» **Raw data**
=== Begin Enclosure ===

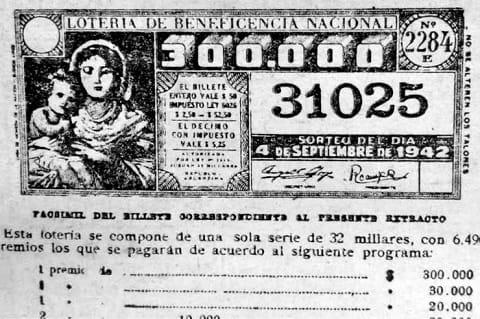 билет Национальной лотереи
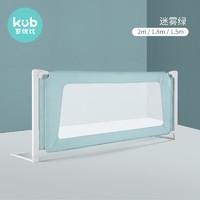 KUB 可优比 儿童防掉床边护栏 单片 *2件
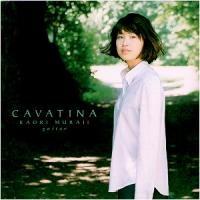 Purchase Kaori Muraji - CAVATINA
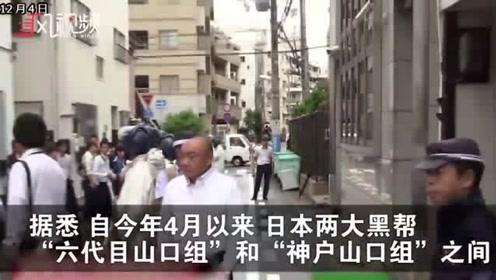 开枪重伤敌对帮派成员,日本黑帮60岁核心人物被捕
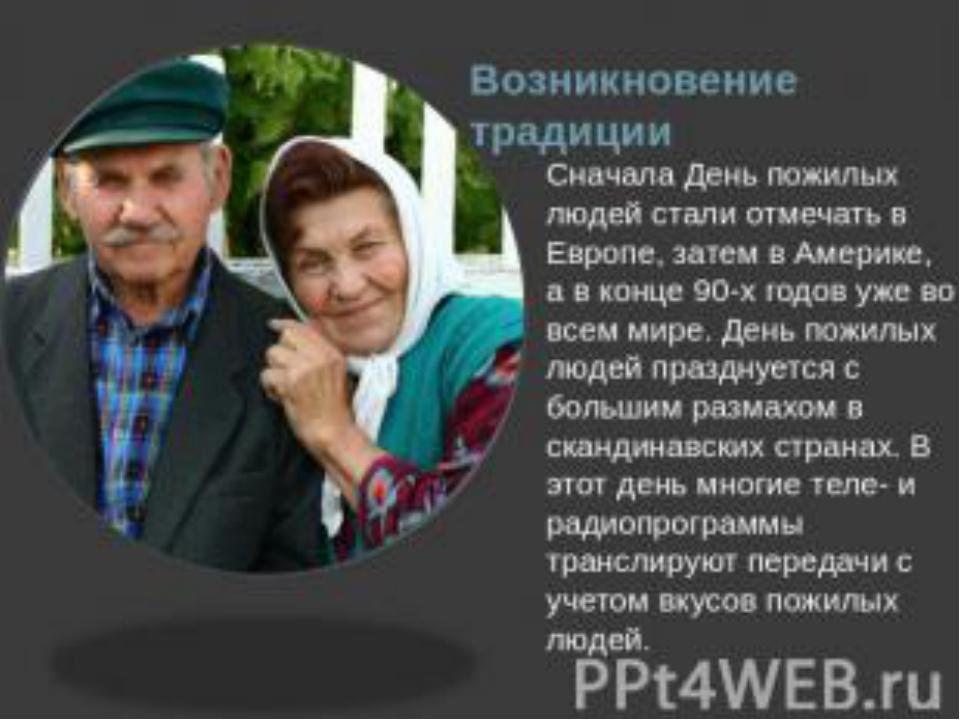 ГБОУ СОШ 1 ОЦ им. В.И. Фокина с. Большая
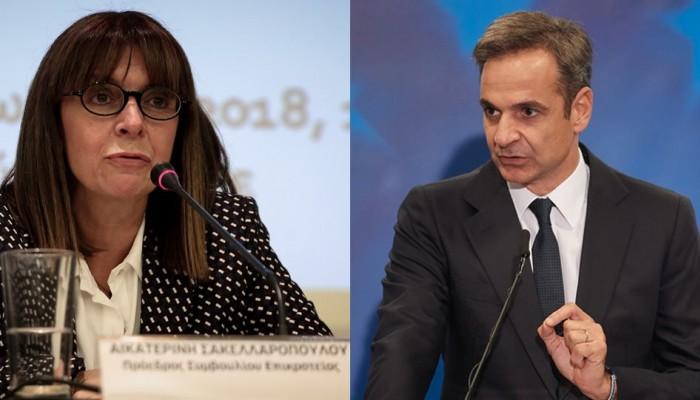 Κατερίνα Σακελλαροπούλου για Πρόεδρος της Δημοκρατίας-Αυτήν πρότεινε ο Κυριάκος Μητσοτάκης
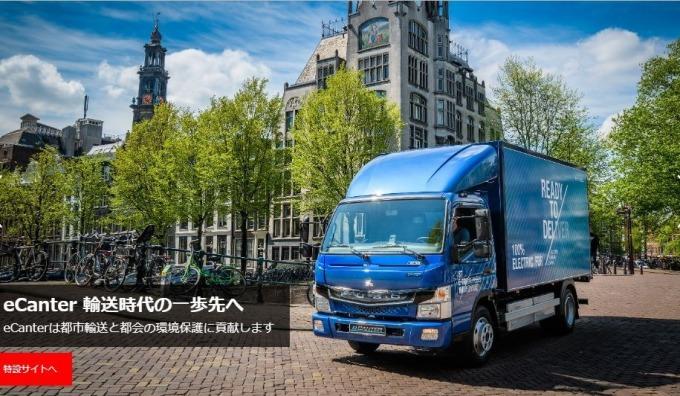 三菱FUSO的電動小型卡車 eCanter (圖:翻攝自三菱FUSO官網)
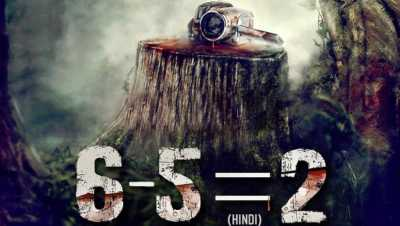 6-5=2 (2014) Full Hindi Dubbed Movie Download 300MB MKV 480p BluRay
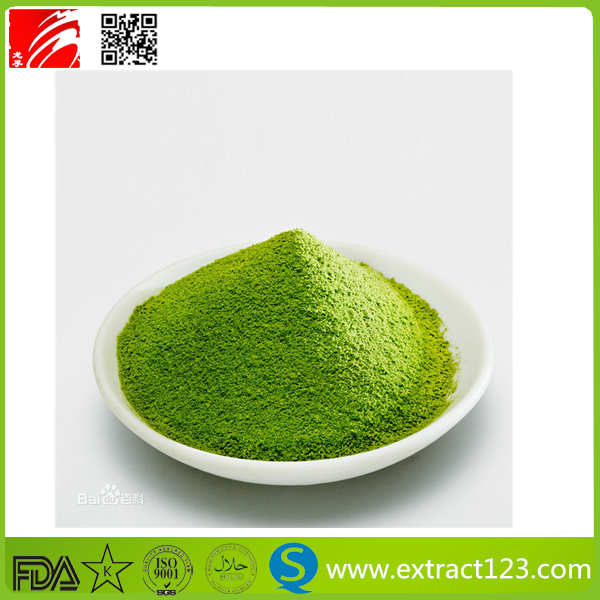 Food Addictive Matcha Japanese Green Tea Powder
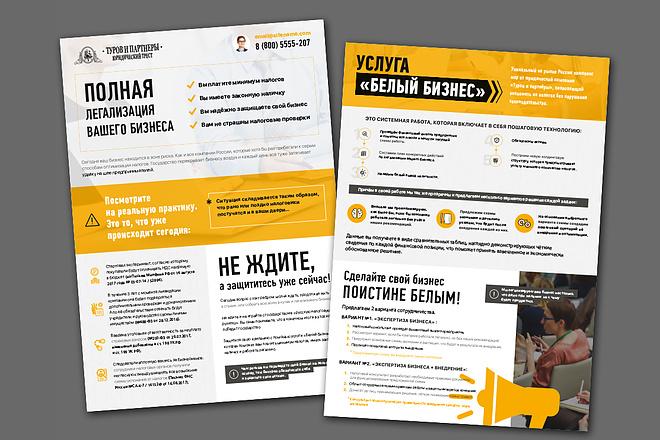 Красивый и уникальный дизайн флаера, листовки 57 - kwork.ru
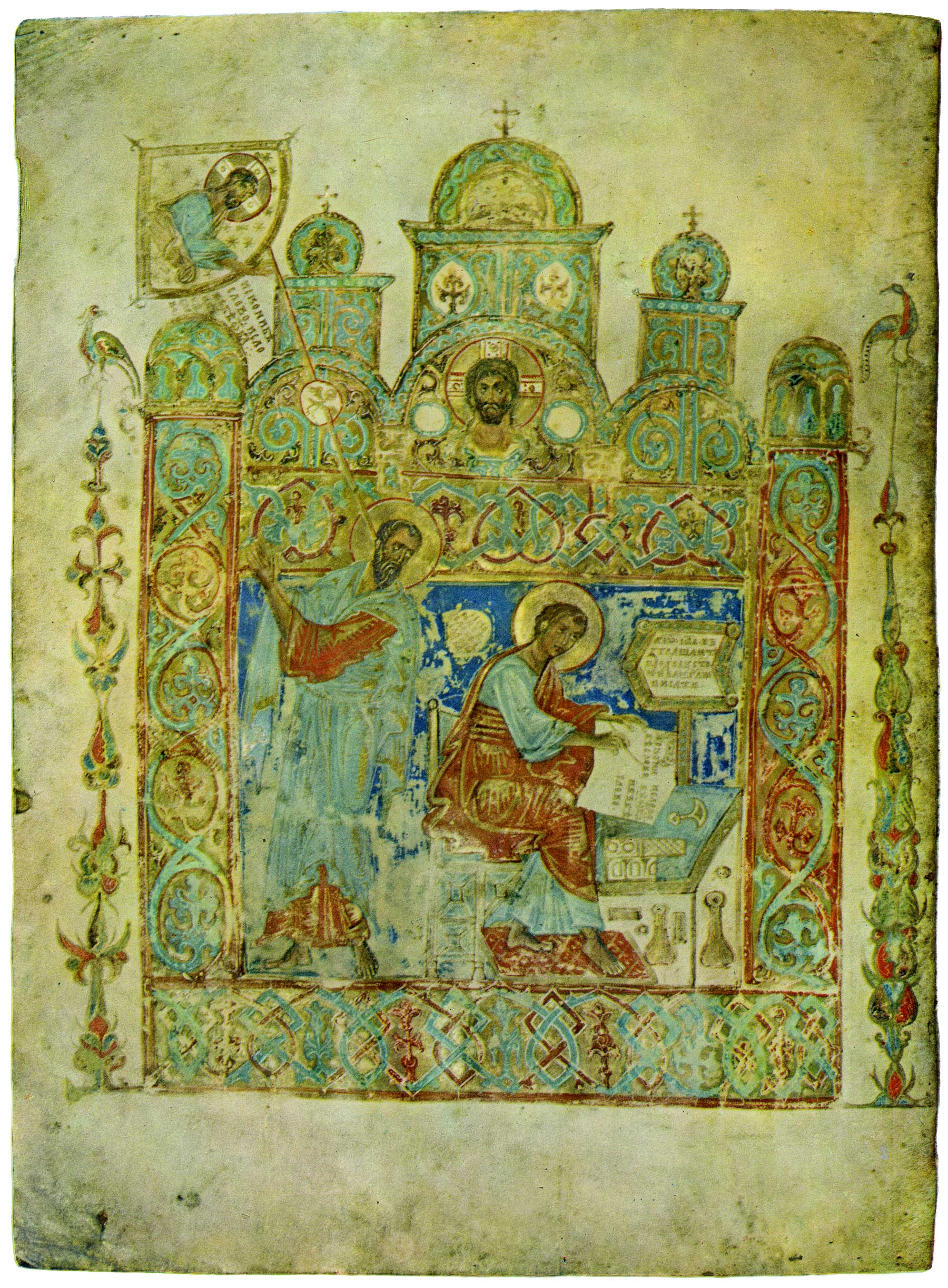 Евангелист Иоанн, диктующий Прохору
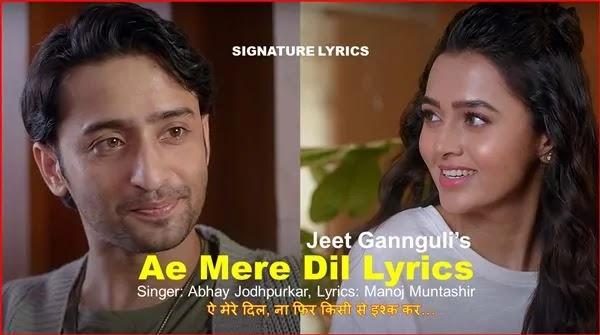 Ae Mere Dil Lyrics - Abhay Jodhpurkar - Jeet Gannguli
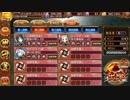【名城番付】三原城と行くイマガーヨシモッチョ3人攻略【今川義元の段】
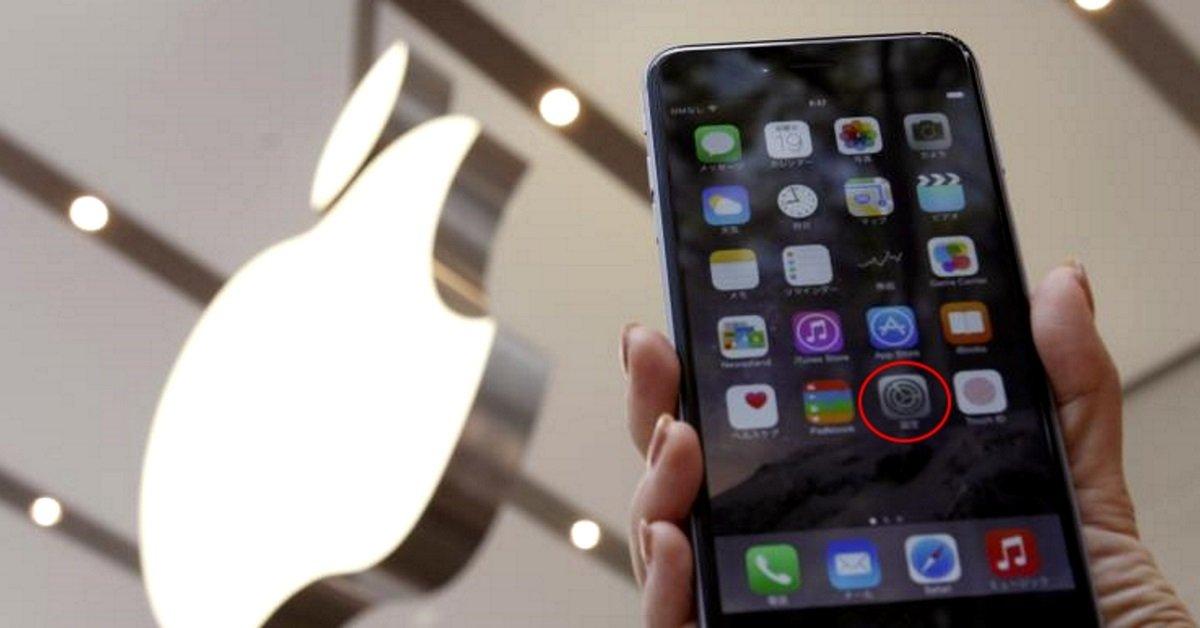 Обязательно выключи эту функцию в своем iPhone! Ты даже не подозреваешь, какой вред она несет.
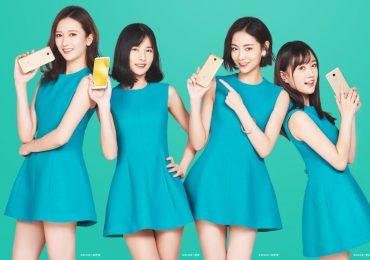Xiaomi Redmi 5 - Redmi 5 Plus x SNH48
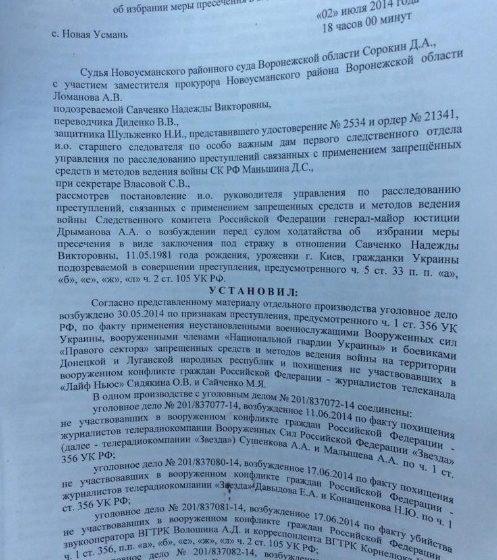 Российский суд признал независимость ДНР и ЛНР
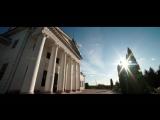 Серпухов -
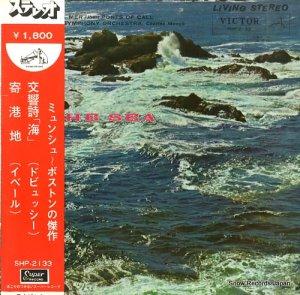 シャルル・ミュンシュ - ドビュッシー:交響詩「海」 - SHP-2133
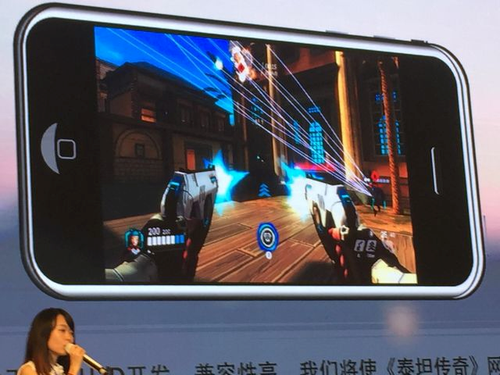 Trung Quốc nhái Overwatch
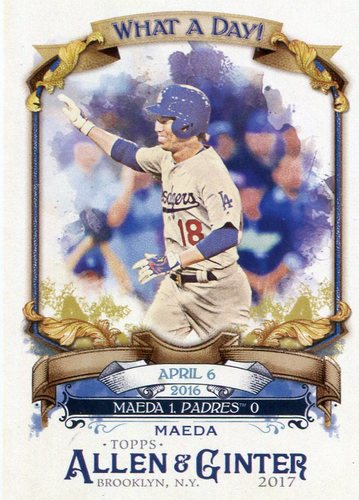 Photo of 2017 Topps Allen and Ginter What a Day #WAD23 Kenta Maeda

=== End Enclosure ===

» **What this task involves**
Every record must be transcribed faithfully, with no picture carried over.

» **Answer to the exercise**
 билет Национальной лотереи
 KUB 可优比 儿童防掉床边护栏 单片 *2件
 Purchase Kaori Muraji - CAVATINA
 开枪重伤敌对帮派成员,日本黑帮60岁核心人物被捕
 ГБОУ СОШ 1 ОЦ им. В.И. Фокина с. Большая
 Κατερίνα Σακελλαροπούλου για Πρόεδρος της Δημοκρατίας-Αυτήν πρότεινε ο Κυριάκος Μητσοτάκης
 三菱FUSO的電動小型卡車 eCanter (圖:翻攝自三菱FUSO官網)
 6-5=2 (2014) Full Hindi Dubbed Movie Download 300MB MKV 480p BluRay
 Food Addictive Matcha Japanese Green Tea Powder
 Красивый и уникальный дизайн флаера, листовки 57 - kwork.ru
 Евангелист Иоанн, диктующий Прохору
 Ae Mere Dil Lyrics - Abhay Jodhpurkar - Jeet Gannguli
【名城番付】三原城と行くイマガーヨシモッチョ3人攻略【今川義元の段】
 Обязательно выключи эту функцию в своем iPhone! Ты даже не подозреваешь, какой вред она несет.
Xiaomi Redmi 5 - Redmi 5 Plus x SNH48
 Российский суд признал независимость ДНР и ЛНР
 Серпухов -
 シャルル・ミュンシュ - ドビュッシー:交響詩「海」 - SHP-2133
 Trung Quốc nhái Overwatch
 Photo of 2017 Topps Allen and Ginter What a Day #WAD23 Kenta Maeda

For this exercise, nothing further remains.